■ Exercise materials ■
▬▬▬

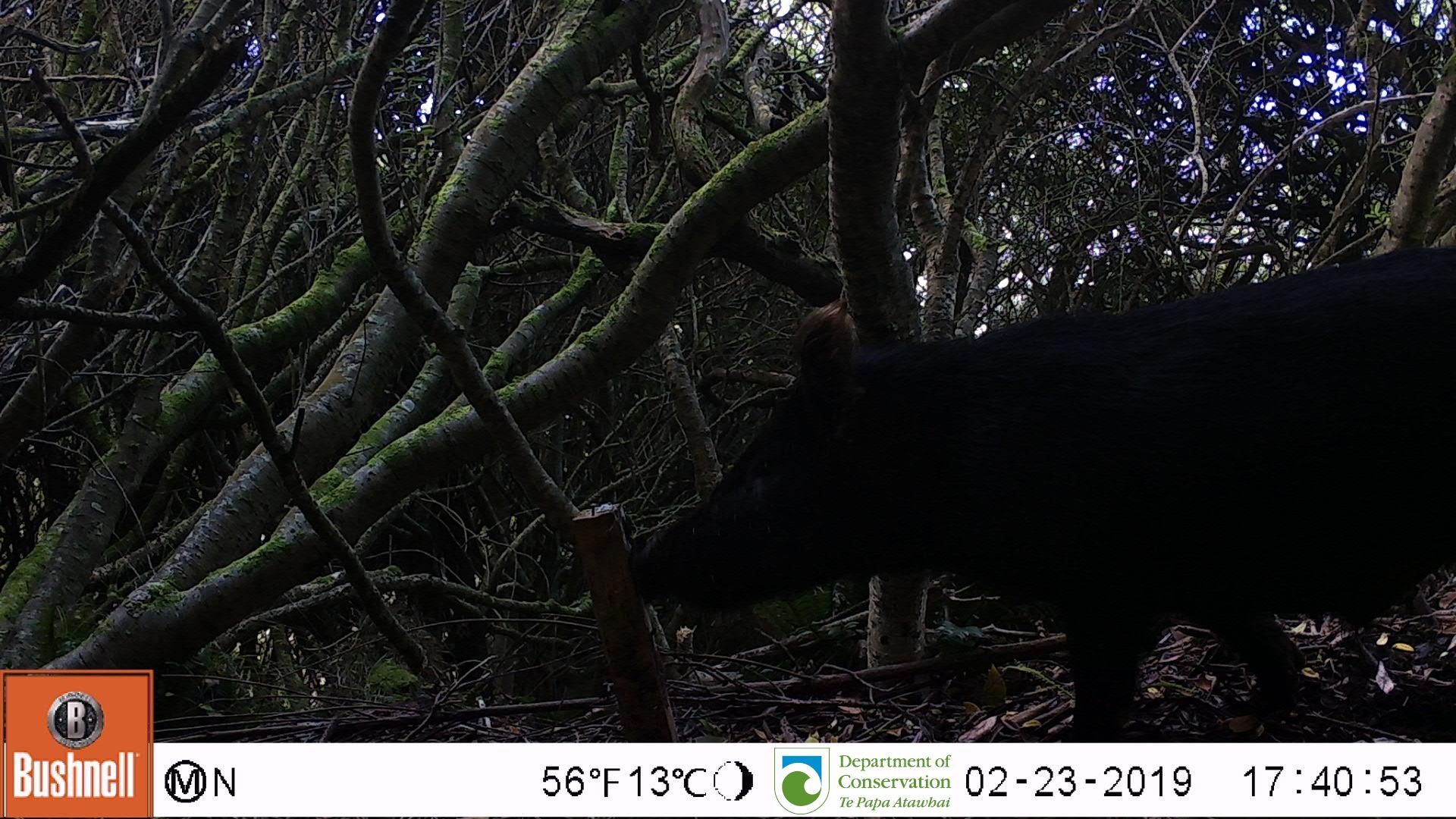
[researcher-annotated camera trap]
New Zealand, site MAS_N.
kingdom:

▬▬▬

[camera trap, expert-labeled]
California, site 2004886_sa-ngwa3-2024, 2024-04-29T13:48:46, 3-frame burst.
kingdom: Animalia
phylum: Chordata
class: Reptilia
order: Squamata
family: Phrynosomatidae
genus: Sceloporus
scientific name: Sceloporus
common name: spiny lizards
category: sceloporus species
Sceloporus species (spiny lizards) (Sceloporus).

▬▬▬

Show every line from the entries above in which the word "site" appears.

■ Result ■
New Zealand, site MAS_N.
California, site 2004886_sa-ngwa3-2024, 2024-04-29T13:48:46, 3-frame burst.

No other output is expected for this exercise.